Please, come with me to the land of the free... Instagram

Please, come with me to the land of the free… Instagram


I’m thinking of joining the ranks of the disenfranchised and actually… dun dun dun… getting off Facebook. I’ve been on Facebook for ten years. In that time, it has enriched my life tremendously.

For one (and this one’s enough), I have Facebook to thank for my husband and twin daughters. If this easy mechanism for reconnecting with long lost loves did not exist, Jon and I would have been gone for each other forever. Facebook was our gateway to every single beautiful thing about our lives together today.
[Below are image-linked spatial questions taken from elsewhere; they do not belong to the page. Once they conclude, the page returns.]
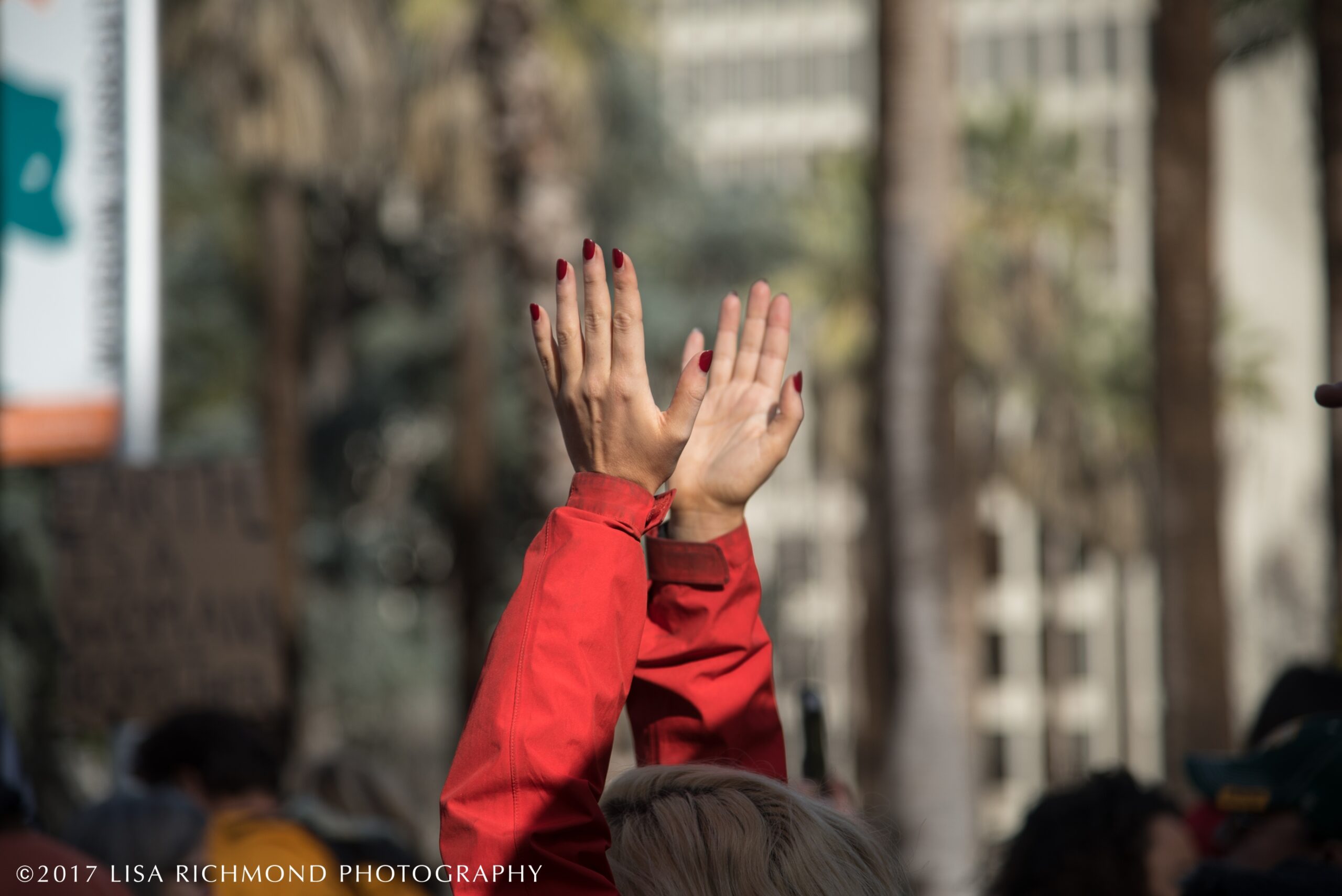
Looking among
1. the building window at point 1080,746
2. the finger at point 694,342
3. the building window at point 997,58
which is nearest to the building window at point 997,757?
the building window at point 1080,746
If not for Facebook, I would probably still be single and lonely in a tiny cottage in California, and Jon would still be in Utah, with skiing and climbing the exclusive focus of his life in perpetuity.

Thank you, Facebook.

Also, fuck you, Facebook! You could not be more the worst!

Every day, I get on you, and immediately my mood sours. Mainly, it’s anxiety. The state of the world and all — the one my kids are going to grow up in. If I have to hear about another school shooting, let it be on NPR, where at least it’s presented with a cool head. And to be honest with you, if I never hear another alarmist story about vaccines or gluten or the toxins in my toothbrush again in my life it would be too soon. Life is hard enough.
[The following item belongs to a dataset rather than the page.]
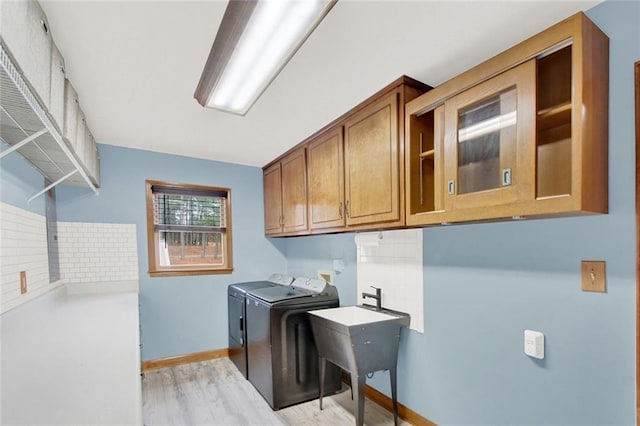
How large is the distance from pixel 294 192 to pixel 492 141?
1.96 m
Then there’s the fact that people I like and love have wildly different opinions than me about things that really matter. I type out like 30 irate posts a day and then force myself to breathe before posting them. Over 99% of the time, I get over it and backspace. But in the meantime, my blood pressure shoots up and I start to question the values of people I love. Frankly, I’m starting to feel alienated from a few of the people I’ve been closest to in my life, and that doesn’t feel good. Facebook was supposed to bring us closer.

The problem is that I spend most days online all day, as I work on digital content for clients. I tend to use Facebook as a break when I’m feeling burnt out. It’s like a cigarette break. It’s terrible for me, and makes me feel bad, but it gives me an excuse to get some fresh air. And then I worry about dying for a while.

Yet, there are things I have always loved about Facebook, and that’s what makes it hard to quit. I love the ability to share stories, photos, and ideas. And I want to read other people’s stories, see their photos, hear their ideas. There’s a certain creative aspect to it that I really cherish. (Sidenote — I am never getting off Instagram, so follow me there if you feel like it.)

But, it feels like time. It’s spring, and I’m cleaning up my life in other ways, too. I’ve been eating better, drinking less wine, spending more time outside, and reading more. The idea of losing Facebook is weirdly scary, but it’s also exhilarating. (And, of course, I can always reactivate my account at any time and it will pop back up just as if I never left, as we’ve all seen a million times when one of our bolder friends decided to get out, made a declaration, and then quietly got sucked back in. That will probably happen to me too; I’m not making any promises.)

I swear this has nothing to do with the fact that I’ve been watching “Black Mirror.”